Table 4 shows that the proposed model outperforms the other two models regarding various metrics, including recognition accuracy, with the 1D-CNN scheme exhibiting poorer performance. The proposed protocol identification model achieves an average recognition accuracy of 97.23%, which is 5.62% higher than the 1D-CNN scheme and 2.56% higher than the PrtCNN scheme. The proposed model utilizes the self-attention mechanism of the Transformer and the characteristics of Attention_CNN to filter out irrelevant features further, highlight important ones, and explore potential correlations from the perspective of spatiotemporal feature fusion. The SCGM model was tested against two established models: the 1D-CNN and the PrtCNN models. The 1D-CNN is a basic convolutional model designed for feature extraction from one-dimensional data, while the PrtCNN model has been widely used for encrypted traffic classification. Our results show that the SCGM model outperforms the 1D-CNN and PrtCNN models, with a recognition accuracy of 97.23%.

In comparison, the 1D-CNN model achieved an accuracy of 91.61%, and the PrtCNN model reached 94.67%. The SCGM model also demonstrated higher precision, recall, and F1 scores, further underscoring its ability to identify cryptographic algorithms and classify encrypted traffic protocols. The advantage of the SCGM model lies in its combination of convolutional neural networks with a self-attention mechanism, which allows it to focus on the most relevant features of encrypted data and adapt more effectively to varying encryption schemes.

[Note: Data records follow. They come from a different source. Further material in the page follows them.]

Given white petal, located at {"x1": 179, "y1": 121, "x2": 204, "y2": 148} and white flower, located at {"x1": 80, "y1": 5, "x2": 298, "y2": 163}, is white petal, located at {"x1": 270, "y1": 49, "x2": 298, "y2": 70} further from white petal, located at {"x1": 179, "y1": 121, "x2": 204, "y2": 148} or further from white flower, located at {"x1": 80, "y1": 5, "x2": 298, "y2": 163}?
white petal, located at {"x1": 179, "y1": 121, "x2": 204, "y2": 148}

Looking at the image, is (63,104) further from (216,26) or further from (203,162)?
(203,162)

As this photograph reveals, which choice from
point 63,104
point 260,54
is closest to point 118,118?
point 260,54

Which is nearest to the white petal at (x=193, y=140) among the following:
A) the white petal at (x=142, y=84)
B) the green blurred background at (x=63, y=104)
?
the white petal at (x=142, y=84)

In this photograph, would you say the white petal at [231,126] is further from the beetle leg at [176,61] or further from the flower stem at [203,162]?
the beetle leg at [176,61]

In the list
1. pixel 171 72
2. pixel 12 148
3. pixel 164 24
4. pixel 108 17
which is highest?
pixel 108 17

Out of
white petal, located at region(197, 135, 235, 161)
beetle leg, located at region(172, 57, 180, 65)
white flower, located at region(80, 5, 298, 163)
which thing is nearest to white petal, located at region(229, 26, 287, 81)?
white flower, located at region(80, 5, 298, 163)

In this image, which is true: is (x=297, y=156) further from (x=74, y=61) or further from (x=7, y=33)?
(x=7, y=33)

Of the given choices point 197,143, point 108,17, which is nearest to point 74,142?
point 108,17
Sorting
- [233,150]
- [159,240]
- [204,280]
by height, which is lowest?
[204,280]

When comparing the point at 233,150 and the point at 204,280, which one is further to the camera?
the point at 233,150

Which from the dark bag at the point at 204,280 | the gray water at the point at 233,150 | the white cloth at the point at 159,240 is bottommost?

Research on broadening generalization capacity remains essential to extending the proposed models across various cryptographic systems, including hybrid cryptosystems and encryption features that may change. The deep learning models achieve data pattern recognition through convolutional networks and attention mechanisms, which indicates they can properly adapt to encryption systems that combine symmetric and asymmetric techniques. To establish total robustness and scalability, additional testing must be done on hybrid cryptosystems and evolving traffic data, including encryption protocol changes. To address the scalability issues, future work will concentrate on implementing dynamic batch size, which will enable the system to automatically adjust the batch size according to available computational resources and dataset features. The model’s efficiency in handling larger datasets remains ensured when there is no memory or computational power overload. The model will be modified to process messages with adjustable lengths in addition to fixed key inputs. Because of the model’s adaptable structure, different encryption schemes and real-world traffic conditions can be adequately handled.

Hybrid cryptographic frameworks, such as those used in modern secure communication protocols (e.g., SSL/TLS), combine the efficiency of symmetric encryption for data encryption with the security of asymmetric encryption for key exchange. The SCGM model can be adapted to classify encrypted data from such hybrid systems, provided appropriate datasets are available for training. Future research will extend the model to handle these more complex encryption schemes, incorporating symmetric and asymmetric elements in the analysis. This will require updates to the model’s architecture to accommodate the unique features of hybrid systems, such as key exchange processes and different encryption layer behaviors.